━━━━━ DATASET RECORDS

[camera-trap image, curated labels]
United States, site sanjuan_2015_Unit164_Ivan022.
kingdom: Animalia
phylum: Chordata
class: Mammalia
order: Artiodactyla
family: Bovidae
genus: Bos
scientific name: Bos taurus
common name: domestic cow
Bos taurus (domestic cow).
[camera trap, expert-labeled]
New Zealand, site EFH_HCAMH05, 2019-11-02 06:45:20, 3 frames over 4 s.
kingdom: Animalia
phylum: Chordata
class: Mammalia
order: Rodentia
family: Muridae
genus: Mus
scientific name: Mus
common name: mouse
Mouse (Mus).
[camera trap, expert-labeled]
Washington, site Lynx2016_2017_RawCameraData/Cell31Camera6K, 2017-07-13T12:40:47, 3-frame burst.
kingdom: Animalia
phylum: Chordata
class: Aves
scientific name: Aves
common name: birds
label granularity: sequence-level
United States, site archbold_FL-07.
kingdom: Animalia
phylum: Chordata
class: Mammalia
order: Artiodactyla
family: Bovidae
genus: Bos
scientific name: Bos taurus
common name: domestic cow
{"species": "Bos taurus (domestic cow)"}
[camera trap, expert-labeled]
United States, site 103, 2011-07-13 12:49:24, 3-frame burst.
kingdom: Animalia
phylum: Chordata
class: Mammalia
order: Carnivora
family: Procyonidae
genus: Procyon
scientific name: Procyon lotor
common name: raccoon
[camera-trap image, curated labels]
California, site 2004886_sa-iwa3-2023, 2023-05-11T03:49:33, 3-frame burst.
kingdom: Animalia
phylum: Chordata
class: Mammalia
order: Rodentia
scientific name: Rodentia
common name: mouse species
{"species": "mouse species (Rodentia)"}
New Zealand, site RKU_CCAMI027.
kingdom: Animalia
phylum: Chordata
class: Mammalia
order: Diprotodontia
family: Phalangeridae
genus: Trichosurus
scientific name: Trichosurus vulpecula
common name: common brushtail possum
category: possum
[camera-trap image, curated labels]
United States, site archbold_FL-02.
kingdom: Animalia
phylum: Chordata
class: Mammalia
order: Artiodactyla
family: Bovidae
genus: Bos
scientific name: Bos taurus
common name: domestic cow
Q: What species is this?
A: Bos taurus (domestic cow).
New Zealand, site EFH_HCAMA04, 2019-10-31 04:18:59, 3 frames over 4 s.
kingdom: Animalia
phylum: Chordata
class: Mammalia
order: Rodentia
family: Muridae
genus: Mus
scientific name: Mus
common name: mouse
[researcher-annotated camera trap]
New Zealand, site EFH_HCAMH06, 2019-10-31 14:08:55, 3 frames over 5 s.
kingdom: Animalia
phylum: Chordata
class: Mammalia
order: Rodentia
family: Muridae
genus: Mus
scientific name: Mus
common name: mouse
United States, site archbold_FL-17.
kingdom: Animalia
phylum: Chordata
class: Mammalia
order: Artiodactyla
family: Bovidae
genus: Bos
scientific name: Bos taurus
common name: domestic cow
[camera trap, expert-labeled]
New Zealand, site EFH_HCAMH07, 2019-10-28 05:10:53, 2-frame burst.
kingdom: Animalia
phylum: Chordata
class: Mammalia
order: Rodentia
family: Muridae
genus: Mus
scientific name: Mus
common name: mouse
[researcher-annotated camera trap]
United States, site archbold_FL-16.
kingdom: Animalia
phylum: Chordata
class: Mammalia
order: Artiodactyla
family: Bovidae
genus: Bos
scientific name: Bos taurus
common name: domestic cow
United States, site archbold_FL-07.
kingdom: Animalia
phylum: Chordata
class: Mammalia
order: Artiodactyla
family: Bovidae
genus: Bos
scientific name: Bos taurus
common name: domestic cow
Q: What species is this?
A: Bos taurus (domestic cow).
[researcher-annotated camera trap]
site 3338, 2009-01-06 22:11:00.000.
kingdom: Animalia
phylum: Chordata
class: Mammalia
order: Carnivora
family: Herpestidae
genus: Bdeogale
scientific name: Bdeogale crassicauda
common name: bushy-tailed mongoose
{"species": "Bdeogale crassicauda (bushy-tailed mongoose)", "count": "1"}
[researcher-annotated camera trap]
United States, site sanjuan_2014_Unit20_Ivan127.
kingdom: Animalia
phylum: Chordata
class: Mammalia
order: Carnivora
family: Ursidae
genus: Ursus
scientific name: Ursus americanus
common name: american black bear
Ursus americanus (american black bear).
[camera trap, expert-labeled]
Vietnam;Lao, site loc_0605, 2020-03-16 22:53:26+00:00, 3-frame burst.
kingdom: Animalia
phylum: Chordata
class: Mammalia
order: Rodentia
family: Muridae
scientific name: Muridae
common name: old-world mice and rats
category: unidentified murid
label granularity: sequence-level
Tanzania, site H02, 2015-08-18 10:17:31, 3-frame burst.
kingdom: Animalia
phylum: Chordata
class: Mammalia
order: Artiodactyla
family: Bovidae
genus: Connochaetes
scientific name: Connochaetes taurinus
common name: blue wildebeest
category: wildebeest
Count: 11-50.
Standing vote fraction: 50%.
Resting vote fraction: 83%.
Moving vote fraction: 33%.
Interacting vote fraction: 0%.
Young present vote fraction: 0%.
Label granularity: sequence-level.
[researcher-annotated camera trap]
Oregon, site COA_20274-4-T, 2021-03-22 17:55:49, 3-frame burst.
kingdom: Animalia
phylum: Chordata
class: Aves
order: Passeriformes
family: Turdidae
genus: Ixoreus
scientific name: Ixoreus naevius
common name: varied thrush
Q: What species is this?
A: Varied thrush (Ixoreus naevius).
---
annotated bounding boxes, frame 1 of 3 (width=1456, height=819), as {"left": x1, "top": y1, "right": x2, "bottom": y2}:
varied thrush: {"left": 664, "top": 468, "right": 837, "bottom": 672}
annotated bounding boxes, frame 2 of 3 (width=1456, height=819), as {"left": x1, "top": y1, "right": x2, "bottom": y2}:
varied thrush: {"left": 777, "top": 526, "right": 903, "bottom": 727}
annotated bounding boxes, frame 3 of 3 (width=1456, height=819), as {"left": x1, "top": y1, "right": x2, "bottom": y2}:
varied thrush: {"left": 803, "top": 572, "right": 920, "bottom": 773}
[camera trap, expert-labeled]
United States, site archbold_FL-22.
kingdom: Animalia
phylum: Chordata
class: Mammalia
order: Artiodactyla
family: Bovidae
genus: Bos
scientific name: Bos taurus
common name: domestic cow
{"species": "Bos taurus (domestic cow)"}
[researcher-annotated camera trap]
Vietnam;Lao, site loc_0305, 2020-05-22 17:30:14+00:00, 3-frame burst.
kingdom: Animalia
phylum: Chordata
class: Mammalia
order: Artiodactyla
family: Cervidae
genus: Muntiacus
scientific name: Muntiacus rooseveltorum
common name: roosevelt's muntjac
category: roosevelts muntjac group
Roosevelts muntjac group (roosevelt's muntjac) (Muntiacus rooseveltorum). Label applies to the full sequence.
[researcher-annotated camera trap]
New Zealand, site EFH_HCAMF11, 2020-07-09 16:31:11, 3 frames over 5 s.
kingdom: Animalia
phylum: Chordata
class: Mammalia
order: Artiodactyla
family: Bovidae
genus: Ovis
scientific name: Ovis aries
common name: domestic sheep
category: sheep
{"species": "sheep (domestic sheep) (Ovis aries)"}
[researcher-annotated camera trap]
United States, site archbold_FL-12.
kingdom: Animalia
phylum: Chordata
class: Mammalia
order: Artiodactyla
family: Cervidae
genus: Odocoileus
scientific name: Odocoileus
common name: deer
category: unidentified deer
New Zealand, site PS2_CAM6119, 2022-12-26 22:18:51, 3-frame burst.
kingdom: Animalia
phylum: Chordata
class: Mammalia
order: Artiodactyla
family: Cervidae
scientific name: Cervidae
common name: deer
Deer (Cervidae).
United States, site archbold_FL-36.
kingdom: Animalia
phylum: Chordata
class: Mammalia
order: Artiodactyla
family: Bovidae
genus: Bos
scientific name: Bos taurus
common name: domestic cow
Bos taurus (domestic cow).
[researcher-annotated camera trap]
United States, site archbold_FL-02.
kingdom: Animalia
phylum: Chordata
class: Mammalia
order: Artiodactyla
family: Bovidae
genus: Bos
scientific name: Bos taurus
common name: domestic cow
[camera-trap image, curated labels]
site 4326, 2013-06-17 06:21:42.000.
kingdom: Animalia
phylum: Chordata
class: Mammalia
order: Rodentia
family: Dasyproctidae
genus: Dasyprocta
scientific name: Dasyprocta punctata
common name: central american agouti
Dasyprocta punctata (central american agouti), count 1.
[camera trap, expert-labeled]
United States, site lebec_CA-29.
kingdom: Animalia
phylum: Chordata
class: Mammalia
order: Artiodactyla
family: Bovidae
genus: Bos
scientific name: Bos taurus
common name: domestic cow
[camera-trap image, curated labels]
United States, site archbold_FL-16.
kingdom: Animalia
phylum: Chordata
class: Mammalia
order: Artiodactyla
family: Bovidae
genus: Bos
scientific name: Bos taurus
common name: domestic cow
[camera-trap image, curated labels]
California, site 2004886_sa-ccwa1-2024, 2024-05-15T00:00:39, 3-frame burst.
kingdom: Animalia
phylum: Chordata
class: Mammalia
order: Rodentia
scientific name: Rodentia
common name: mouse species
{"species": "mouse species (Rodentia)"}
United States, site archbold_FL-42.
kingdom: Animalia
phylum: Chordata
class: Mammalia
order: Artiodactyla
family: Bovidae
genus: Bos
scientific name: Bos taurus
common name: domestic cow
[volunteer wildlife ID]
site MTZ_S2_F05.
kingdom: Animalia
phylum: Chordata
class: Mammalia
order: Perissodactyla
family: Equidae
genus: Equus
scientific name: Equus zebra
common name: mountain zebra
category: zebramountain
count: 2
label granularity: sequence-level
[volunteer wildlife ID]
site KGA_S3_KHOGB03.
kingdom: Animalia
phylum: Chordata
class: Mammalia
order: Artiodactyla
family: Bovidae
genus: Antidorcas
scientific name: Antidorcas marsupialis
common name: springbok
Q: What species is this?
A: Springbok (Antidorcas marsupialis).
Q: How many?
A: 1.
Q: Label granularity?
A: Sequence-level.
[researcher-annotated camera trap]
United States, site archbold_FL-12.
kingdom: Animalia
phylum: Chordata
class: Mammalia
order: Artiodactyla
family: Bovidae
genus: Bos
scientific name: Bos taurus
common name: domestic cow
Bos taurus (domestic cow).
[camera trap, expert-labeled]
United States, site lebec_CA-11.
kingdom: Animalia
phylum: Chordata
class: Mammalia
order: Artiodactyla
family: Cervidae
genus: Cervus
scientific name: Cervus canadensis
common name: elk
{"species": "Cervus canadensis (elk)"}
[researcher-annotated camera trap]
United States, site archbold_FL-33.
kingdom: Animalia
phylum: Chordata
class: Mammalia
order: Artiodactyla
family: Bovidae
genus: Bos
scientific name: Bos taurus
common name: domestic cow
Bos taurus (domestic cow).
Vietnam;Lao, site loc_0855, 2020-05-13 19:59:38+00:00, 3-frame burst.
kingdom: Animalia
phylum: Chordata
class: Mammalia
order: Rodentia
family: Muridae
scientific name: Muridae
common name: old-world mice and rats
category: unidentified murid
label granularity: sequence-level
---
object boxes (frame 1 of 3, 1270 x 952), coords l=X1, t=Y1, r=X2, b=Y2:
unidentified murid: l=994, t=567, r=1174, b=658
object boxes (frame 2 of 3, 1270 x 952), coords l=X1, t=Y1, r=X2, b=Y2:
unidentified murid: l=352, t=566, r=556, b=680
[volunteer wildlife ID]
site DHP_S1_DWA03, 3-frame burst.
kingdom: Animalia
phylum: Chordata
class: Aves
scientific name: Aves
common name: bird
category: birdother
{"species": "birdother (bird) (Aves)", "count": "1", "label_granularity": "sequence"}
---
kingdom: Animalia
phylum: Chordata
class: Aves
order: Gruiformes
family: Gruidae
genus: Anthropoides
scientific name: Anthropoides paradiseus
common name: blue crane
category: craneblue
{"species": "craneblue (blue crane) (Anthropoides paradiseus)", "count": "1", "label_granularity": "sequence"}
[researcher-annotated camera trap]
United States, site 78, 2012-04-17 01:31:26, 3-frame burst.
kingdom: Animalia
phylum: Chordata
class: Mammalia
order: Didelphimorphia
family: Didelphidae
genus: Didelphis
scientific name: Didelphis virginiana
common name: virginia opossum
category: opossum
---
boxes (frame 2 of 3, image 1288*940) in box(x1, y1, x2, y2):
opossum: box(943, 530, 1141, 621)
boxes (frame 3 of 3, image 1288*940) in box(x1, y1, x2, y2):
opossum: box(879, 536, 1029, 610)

━━━━━━━━━━

● **YOUR INSTRUCTIONS**: Your job is to return all lines above that hold the word "vote".

● **WRITTEN ANSWER**:
Standing vote fraction: 50%.
Resting vote fraction: 83%.
Moving vote fraction: 33%.
Interacting vote fraction: 0%.
Young present vote fraction: 0%.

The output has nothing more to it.